Tout laisse penser que le pouvoir ne souhaite pas s’arrêter en si bon chemin. Et que l’objectif final serait d’aller vers une configuration politique autour de 7 à 8 régions. Dans certains cas, le MEDEF est déjà en train de s’organiser pour s’adapter à cette perspective.

Certes, nous n’en sommes pas là, le gouvernement à du tenir compte des rapports de forces politiques et sociaux. Mais l’objectif reste celui d’un nombre de régions encore plus réduits que ce qui est envisagé aujourd’hui. Telle qu’envisagée, la vie va s’organiser autour de 3 territoires dominants : Les intercommunalités, avec en filigrane des fédérations d’intercommunalités, les métropoles et les régions.

Les deux dernières dominant le paysage, avec, pour les métropoles, une captation des richesses produites ayant pour effet la production d’inégalités territoriales grandissantes. On pourrait même parler dans certains cas de territoires de relégation. Envisager ces évolutions n’est pas faire de la politique fiction, mais saisir dans quel sens, nous emmènent les logiques à l’œuvre.

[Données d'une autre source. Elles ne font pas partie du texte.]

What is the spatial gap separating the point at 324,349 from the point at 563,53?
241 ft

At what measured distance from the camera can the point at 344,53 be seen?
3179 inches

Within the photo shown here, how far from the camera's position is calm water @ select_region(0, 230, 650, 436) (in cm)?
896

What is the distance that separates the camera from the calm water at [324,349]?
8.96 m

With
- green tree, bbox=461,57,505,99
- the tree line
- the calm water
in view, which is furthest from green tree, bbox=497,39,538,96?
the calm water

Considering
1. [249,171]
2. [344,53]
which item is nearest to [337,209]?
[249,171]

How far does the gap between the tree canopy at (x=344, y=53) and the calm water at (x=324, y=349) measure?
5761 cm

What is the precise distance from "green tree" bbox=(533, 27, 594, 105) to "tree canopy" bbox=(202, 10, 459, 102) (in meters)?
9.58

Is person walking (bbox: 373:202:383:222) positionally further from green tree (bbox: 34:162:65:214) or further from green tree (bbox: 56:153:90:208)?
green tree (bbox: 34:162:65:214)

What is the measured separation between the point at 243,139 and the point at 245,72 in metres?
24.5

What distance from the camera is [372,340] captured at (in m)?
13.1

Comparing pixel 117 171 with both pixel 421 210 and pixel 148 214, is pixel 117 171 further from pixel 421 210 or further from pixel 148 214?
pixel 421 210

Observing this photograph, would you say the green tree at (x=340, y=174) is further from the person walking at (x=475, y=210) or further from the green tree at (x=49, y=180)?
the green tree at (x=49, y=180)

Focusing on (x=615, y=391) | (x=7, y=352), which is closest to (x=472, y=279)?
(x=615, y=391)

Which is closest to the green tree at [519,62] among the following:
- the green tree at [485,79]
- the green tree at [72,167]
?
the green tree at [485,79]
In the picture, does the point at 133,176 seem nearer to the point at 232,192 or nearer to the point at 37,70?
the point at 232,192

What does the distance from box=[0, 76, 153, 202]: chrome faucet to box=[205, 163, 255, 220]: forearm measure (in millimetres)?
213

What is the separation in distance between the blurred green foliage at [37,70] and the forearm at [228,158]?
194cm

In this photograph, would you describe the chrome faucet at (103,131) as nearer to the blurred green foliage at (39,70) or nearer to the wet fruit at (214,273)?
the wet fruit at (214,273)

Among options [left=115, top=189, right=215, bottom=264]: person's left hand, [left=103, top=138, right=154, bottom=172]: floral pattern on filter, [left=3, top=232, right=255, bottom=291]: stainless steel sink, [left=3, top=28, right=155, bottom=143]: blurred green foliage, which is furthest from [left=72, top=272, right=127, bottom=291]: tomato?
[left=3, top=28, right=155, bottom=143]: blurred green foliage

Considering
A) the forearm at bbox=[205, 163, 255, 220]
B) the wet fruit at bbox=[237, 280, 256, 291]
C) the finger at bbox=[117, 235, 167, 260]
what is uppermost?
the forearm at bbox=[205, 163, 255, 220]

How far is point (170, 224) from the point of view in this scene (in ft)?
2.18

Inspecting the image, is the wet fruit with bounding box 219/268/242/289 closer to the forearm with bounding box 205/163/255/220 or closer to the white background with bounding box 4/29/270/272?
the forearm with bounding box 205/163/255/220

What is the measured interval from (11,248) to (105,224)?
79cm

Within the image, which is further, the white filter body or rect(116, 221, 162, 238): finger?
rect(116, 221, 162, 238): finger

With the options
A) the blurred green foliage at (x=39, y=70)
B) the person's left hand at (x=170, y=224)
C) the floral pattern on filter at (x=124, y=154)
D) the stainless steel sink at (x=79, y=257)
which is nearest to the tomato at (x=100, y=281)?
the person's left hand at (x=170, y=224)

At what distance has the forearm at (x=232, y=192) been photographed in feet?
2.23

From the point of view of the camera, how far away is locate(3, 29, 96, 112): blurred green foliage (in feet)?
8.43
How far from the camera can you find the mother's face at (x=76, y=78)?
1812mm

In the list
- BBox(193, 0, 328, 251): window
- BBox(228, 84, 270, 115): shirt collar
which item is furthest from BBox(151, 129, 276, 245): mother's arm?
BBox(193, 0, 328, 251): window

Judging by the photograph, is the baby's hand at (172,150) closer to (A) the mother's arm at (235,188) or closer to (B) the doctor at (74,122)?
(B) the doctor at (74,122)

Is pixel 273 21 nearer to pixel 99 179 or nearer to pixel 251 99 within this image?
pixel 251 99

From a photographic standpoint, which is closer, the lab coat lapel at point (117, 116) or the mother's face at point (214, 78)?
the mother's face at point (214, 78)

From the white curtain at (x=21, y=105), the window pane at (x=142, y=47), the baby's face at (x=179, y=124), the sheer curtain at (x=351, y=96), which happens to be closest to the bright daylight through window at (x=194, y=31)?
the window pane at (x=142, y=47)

Nous assistons à une accélération du processus de territorialisation, de métropolisation, de régionalisation, de concentration des moyens sous la dictée de l’union européenne. Allant même, jusqu’à donner un pouvoir réglementaire aux régions. Les lois, notamment sociales, ne seraient donc plus les mêmes, en fonction de la région dans laquelle nous habiterions ou travaillerions, généreront de nouvelles inégalités. C’est l’explosion de l’unicité de la nation française. Ce serait un bouleversement considérable de nos institutions, mais aussi de notre culture politique séculaire qui grandi autour de l’idée de nation garantissant l’idée d’égalité de droits et de traitement. Il y a un moment que cette logique a été amorcée, mais, nous assisterions là à son point final, avec une accélération évidente.

Il est nécessaire que tous les échelons politiques de nos organisations s’approprient l’ensemble de ces questions. En saisissant la logique et les enjeux que cela implique. Pour notre activité militante, mais également pour réfléchir à notre organisation. Il s’agit moins de s’adapter aux réalités nouvelles, que de renforcer l’efficacité de notre intervention politique, de nos luttes, au regard des modifications en cours. De les prendre en compte pour une plus grande efficacité dans notre action. Cela interroge plus que jamais, le rôle et la place que le PCF doit accorder aux territoires et singulièrement aux régions.

À cet égard encore, les prochaines élections régionales doivent nous permettre de poser les termes de ce changement de braquet. Mais dès avant, un programme de formations propre au PCF devrait pouvoir être organisé afin de mobiliser les forces militantes sur ces questions et les mettre en lien avec nos batailles actuelles (Europe, emploi…). L’enjeu étant de consolider l’efficacité concrète de notre action politique à partir des territoires, quand nous en avons encore trop souvent une approche institutionnelle. Il ne s’agit évidemment pas de nier ici le rôle et l’apport de l’institutionnel, mais bien de le mettre au service de nos luttes.

L’espace régional devient un espace essentiel de l’activité politique et militante du PCF. Ma conviction est que nous ne pourrons pas échapper à cette question si nous voulons être au cœur des enjeux politiques et être en phase avec le mouvement social et les luttes.